Meski Mahkamah Agung dalam tiga putusannya telah menyatakan semua mekanisme dalam UU Pers terlebih harus dahulu dijalani, namun putusan tersebut tidak dapat memberikan jaminan yang sempurna dikarenakan pengadilan di Indonesia tidak menganut asas preseden secara permanen. Oleh sebab itu pembentukan RUU P4 menjadi sangat penting untuk mengukuhkan kemerdekaan pers tanpa harus mengundang campur tangan pemerintah ke dalam kehidupan pers.

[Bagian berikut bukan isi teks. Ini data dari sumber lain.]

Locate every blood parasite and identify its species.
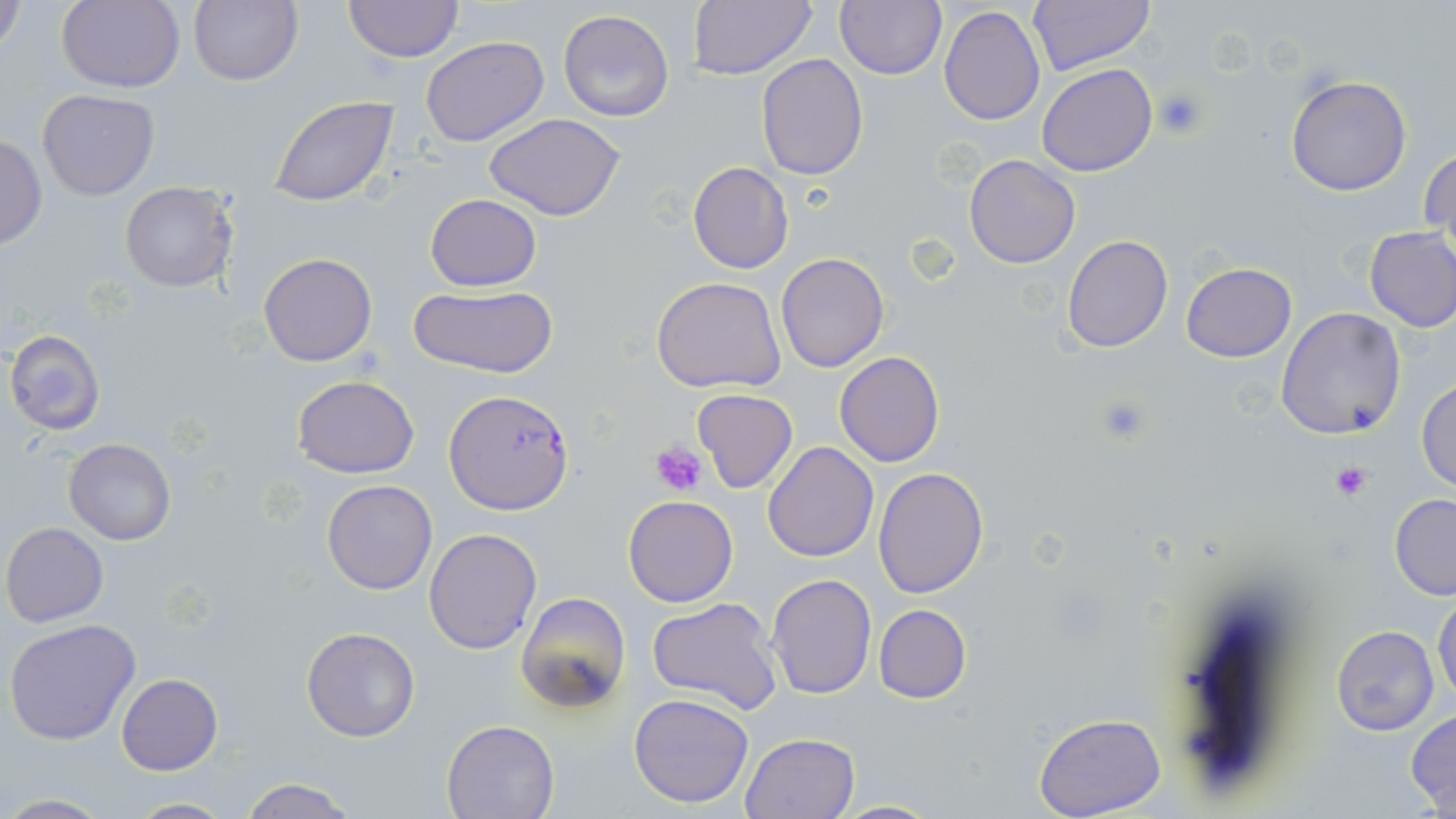
Approximate bounding boxes as [x1, y1, x2, y2] in pixels.
Plasmodium falciparum-infected red blood cells: [437, 389, 567, 514].
No Plasmodium ovale, Plasmodium malariae, Plasmodium vivax, Babesia divergens, or Trypanosoma brucei observed.

Summary:
  - Platelet locations: [1154, 88, 1208, 139], [1093, 393, 1155, 447], [648, 442, 708, 496], [1331, 460, 1372, 501]
  - Uninfected red blood cell locations: [1, 0, 27, 63], [57, 0, 185, 94], [189, 0, 305, 87], [344, 0, 463, 62], [690, 0, 817, 80], [1028, 0, 1156, 76], [834, 1, 947, 79], [938, 7, 1045, 127], [557, 9, 675, 123], [420, 36, 548, 148], [755, 53, 868, 179], [1038, 64, 1156, 177], [1285, 75, 1411, 196], [37, 89, 159, 200], [269, 95, 399, 204], [483, 114, 628, 220], [1, 133, 48, 250], [1421, 144, 1455, 258], [964, 154, 1080, 268], [689, 162, 793, 274], [119, 182, 238, 294], [425, 194, 541, 290], [1363, 226, 1456, 333], [1062, 234, 1173, 353], [258, 252, 378, 367], [775, 252, 889, 372], [1181, 263, 1296, 363], [651, 276, 786, 392], [407, 284, 558, 380], [1276, 307, 1406, 441], [5, 330, 107, 436], [834, 351, 944, 466], [292, 375, 420, 477], [1416, 376, 1456, 494], [692, 389, 799, 492], [63, 437, 176, 546], [763, 441, 878, 562], [873, 467, 991, 598], [322, 479, 438, 595], [1389, 494, 1456, 599], [623, 495, 738, 607], [2, 522, 108, 627], [424, 527, 543, 654], [765, 573, 877, 699], [514, 591, 630, 717], [1433, 593, 1455, 706], [646, 598, 785, 716], [874, 604, 971, 703], [5, 619, 140, 745], [1332, 625, 1439, 735], [300, 627, 421, 742], [116, 673, 222, 775], [628, 693, 756, 808], [1407, 709, 1456, 813], [1034, 712, 1166, 818], [442, 718, 561, 818], [740, 733, 859, 819], [239, 777, 359, 819], [0, 794, 115, 817], [124, 796, 233, 817], [827, 799, 944, 818]
  - Slide-level diagnosis: Plasmodium falciparum
  - Image size: 1456×819 pixels
  - Preparation: thin blood smear
  - Modality: optical microscopy
  - Field of view: single
  - Stain: May-Grünwald-Giemsa
  - Magnification: 1000x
Comment on the morphology of the red blood cells.
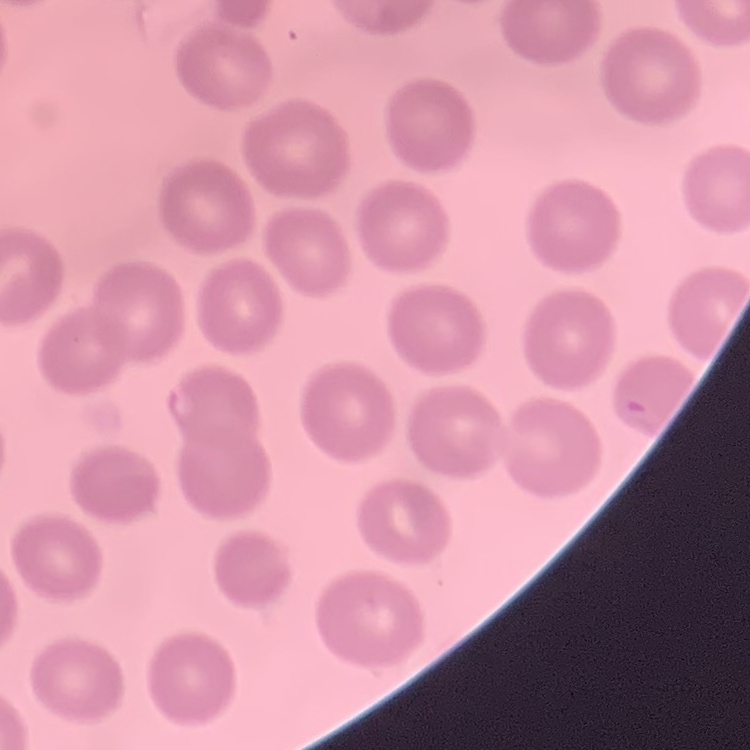
They show no rouleaux formation.

Summary:
  - Stain: Field's or Giemsa
  - Preparation: thin peripheral smear
  - Image type: square crop of a larger photomicrograph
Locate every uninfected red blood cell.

Sehingga tujuan penguatan kemerdekaan pers yang dilakukan melalui penguatan fungsi dan peran Dewan Pers sebagai lembaga penyelesaian sengketa pemberitaan pers satu-satunya (pengadilan pers) dapat tercapai melalui pembentukan RUU P4.

 

Hal-hal Yang Harus Ada Dalam RUU P4

Pengaturan RUU P4 harus memiliki setidaknya bersandar pada tiga prinsip utama yaitu:

 

  1. Untuk mempertahankan dan memperkokoh kemerdekaan pers
  2. Menjadi pengadilan pers bagi penyelesaian perselisihan pemberitaan pers
  3. Merupakan pengaturan khusus tentang bagaimana pertanggung jawaban hukum, baik pidana dan/atau perdata, bagi media dan jurnalis

 

RUU P4 setidaknya harus mengatur tentang bagaimana proses pemeriksaan secara perdata dan juga apabila adanya dugaan terjadinya tindak pidana. Dalam proses perdata maka kewenangan Dewan Pers harus ditingkatkan menjadi lembaga arbitrase yang putusannya bersifat terakhir dan mengikat (final and binding) serta mempunyai kekuatan eksekutorial. Dalam dugaan terjadinya tindak pidana, penyelesaian melalui Dewan Pers harus dilalui terlebih dahulu untuk menilai terjadinya pelanggaran kode etik yang serius dan tidak dapat ditolerir,  Dewan Pers juga harus diberikan kewenangan untuk menilai dan menemukan adanya indikasi unsur niat jahat dan balas dendam dalam pemberitaan. Setelah Dewan Pers memberikan putusan tentang adanya pelanggaran kode etik yang serius dan tidak dapat ditoleransi serta ditemukan adanya indikasi unsur niat jahat dan balas dendam dalam pemberitaan, maka polisi dapat meneruskan penyidikan terjadinya tindak pidana. RUU P4 juga sebaiknya menghapuskan ketentuan pidana penjara dan/atau kurungan dan lebih mengedepankan pidana denda yang tentunya harus dibatasi besaran dendanya.

 

RUU P4 juga harus mengatur tentang proses dan tata cara pengangkatan arbitrer dalam Dewan Pers, mekanisme acara (hukum acara), pembuktian, waktu persidangan, dan bagaimana serta bilamana eksekusi dapat dilakukan.